* _Job_
Beneath this sentence is a set of records; write each of them out exactly.

* _Exercise materials_
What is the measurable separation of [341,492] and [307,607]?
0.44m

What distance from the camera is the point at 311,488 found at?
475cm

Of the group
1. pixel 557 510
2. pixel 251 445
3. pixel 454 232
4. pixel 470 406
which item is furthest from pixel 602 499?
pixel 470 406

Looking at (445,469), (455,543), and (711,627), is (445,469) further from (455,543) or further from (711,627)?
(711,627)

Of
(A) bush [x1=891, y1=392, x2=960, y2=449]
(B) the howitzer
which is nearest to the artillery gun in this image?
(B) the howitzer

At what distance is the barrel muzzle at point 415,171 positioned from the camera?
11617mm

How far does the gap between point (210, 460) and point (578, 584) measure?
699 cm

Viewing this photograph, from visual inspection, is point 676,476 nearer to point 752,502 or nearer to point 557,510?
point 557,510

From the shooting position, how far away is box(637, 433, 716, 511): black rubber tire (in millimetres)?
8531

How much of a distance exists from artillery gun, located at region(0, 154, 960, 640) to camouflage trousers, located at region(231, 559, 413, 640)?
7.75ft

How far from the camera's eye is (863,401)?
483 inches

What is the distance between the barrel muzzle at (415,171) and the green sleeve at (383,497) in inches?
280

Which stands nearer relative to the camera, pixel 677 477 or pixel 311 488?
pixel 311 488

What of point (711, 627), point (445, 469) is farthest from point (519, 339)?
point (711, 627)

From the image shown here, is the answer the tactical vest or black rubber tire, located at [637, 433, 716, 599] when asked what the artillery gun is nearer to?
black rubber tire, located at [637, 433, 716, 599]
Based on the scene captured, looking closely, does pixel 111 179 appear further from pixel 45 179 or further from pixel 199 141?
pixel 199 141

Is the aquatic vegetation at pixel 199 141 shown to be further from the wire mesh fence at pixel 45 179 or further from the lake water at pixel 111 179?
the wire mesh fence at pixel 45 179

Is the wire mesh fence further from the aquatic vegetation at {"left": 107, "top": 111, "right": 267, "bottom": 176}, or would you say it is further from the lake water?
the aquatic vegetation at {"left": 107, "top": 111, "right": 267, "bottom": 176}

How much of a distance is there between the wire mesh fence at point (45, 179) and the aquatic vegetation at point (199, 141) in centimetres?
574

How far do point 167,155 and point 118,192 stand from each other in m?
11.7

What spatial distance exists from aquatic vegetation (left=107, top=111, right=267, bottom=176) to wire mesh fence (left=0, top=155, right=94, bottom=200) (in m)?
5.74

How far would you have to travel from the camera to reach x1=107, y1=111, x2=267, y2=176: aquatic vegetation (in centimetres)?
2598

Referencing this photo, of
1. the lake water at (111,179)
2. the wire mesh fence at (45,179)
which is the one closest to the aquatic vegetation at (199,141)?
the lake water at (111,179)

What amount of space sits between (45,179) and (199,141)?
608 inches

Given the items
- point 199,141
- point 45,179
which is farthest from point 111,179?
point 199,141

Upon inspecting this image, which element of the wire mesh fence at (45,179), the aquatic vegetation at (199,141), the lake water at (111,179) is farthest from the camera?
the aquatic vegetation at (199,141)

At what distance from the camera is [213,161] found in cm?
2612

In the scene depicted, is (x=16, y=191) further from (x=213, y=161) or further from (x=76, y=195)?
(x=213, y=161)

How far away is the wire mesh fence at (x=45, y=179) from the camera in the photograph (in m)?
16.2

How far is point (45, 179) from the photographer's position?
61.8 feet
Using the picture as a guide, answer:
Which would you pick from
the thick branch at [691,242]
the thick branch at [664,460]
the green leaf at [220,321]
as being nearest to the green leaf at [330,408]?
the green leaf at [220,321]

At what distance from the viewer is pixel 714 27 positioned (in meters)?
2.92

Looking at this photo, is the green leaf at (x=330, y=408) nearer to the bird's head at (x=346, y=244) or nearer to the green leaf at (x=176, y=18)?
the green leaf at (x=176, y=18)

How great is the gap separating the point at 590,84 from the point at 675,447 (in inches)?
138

* _Written reply_
What is the measurable separation of [341,492] and [307,607]?
0.44m

What distance from the camera is the point at 311,488 found at?
475cm

Of the group
1. pixel 557 510
2. pixel 251 445
3. pixel 454 232
4. pixel 470 406
which item is furthest from pixel 602 499?
pixel 470 406

Looking at (445,469), (455,543), and (711,627), is (445,469) further from (455,543) or further from (711,627)?
(711,627)

Of
(A) bush [x1=891, y1=392, x2=960, y2=449]
(B) the howitzer
which is nearest to the artillery gun in this image?
(B) the howitzer

At what distance is the barrel muzzle at point 415,171 positioned from the camera?
11617mm

How far does the gap between point (210, 460) and point (578, 584) measure?
699 cm

Viewing this photograph, from visual inspection, is point 676,476 nearer to point 752,502 or nearer to point 557,510?
point 557,510

From the shooting position, how far away is box(637, 433, 716, 511): black rubber tire (in millimetres)?
8531

How much of a distance exists from artillery gun, located at region(0, 154, 960, 640) to camouflage trousers, located at region(231, 559, 413, 640)?
7.75ft

How far from the camera's eye is (863,401)?
483 inches

What is the distance between the barrel muzzle at (415,171) and the green sleeve at (383,497) in inches?
280

Which stands nearer relative to the camera, pixel 677 477 or pixel 311 488?
pixel 311 488

What of point (711, 627), point (445, 469) is farthest from point (519, 339)?
point (711, 627)

From the image shown here, is the answer the tactical vest or black rubber tire, located at [637, 433, 716, 599] when asked what the artillery gun is nearer to?
black rubber tire, located at [637, 433, 716, 599]
Based on the scene captured, looking closely, does pixel 111 179 appear further from pixel 45 179 or further from pixel 199 141?
pixel 199 141

Is the aquatic vegetation at pixel 199 141 shown to be further from the wire mesh fence at pixel 45 179 or further from the lake water at pixel 111 179?
the wire mesh fence at pixel 45 179

Is the wire mesh fence further from the aquatic vegetation at {"left": 107, "top": 111, "right": 267, "bottom": 176}, or would you say it is further from the lake water?
the aquatic vegetation at {"left": 107, "top": 111, "right": 267, "bottom": 176}

How much of a distance is there between the wire mesh fence at point (45, 179) and the aquatic vegetation at point (199, 141) in centimetres?
574

How far do point 167,155 and point 118,192 stand from each other in m?
11.7

What spatial distance exists from aquatic vegetation (left=107, top=111, right=267, bottom=176) to wire mesh fence (left=0, top=155, right=94, bottom=200) (in m)?
5.74

How far would you have to travel from the camera to reach x1=107, y1=111, x2=267, y2=176: aquatic vegetation (in centimetres)?
2598

Referencing this photo, of
1. the lake water at (111,179)
2. the wire mesh fence at (45,179)
which is the one closest to the aquatic vegetation at (199,141)?
the lake water at (111,179)

What amount of space sits between (45,179) and (199,141)?
608 inches

Given the items
- point 199,141
- point 45,179
which is farthest from point 111,179?
point 199,141

Upon inspecting this image, which element of the wire mesh fence at (45,179), the aquatic vegetation at (199,141), the lake water at (111,179) is farthest from the camera?
the aquatic vegetation at (199,141)

At what distance from the camera is [213,161] found in cm?
2612

In the scene depicted, is (x=16, y=191) further from (x=213, y=161) or further from (x=76, y=195)?
(x=213, y=161)

How far away is the wire mesh fence at (x=45, y=179) from the camera in the photograph (in m)?
16.2

How far is point (45, 179) from the photographer's position?
61.8 feet
Using the picture as a guide, answer:
Which would you pick from
the thick branch at [691,242]
the thick branch at [664,460]
the green leaf at [220,321]
as being nearest to the green leaf at [330,408]?
the green leaf at [220,321]

At what distance from the viewer is pixel 714 27 positioned (in meters)?
2.92

Looking at this photo, is the green leaf at (x=330, y=408) nearer to the bird's head at (x=346, y=244) or nearer to the green leaf at (x=176, y=18)?
the green leaf at (x=176, y=18)

How great is the gap separating the point at 590,84 from the point at 675,447 (in inches)?
138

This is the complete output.